Begin Extracted information

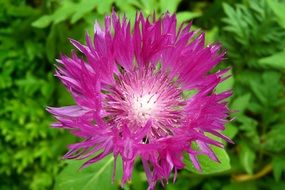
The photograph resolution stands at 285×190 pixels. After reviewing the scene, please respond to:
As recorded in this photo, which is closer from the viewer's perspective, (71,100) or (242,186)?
(71,100)

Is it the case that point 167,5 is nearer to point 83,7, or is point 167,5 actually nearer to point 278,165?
point 83,7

End Extracted information

=== Given task ===
Rewrite the listing above, switching every "nearer" to "closer" and keeping everything else the same. Leave the pictures out of your answer.

=== Correct answer ===
The photograph resolution stands at 285×190 pixels. After reviewing the scene, please respond to:
As recorded in this photo, which is closer from the viewer's perspective, (71,100) or (242,186)?
(71,100)

Is it the case that point 167,5 is closer to point 83,7, or is point 167,5 actually closer to point 278,165?
point 83,7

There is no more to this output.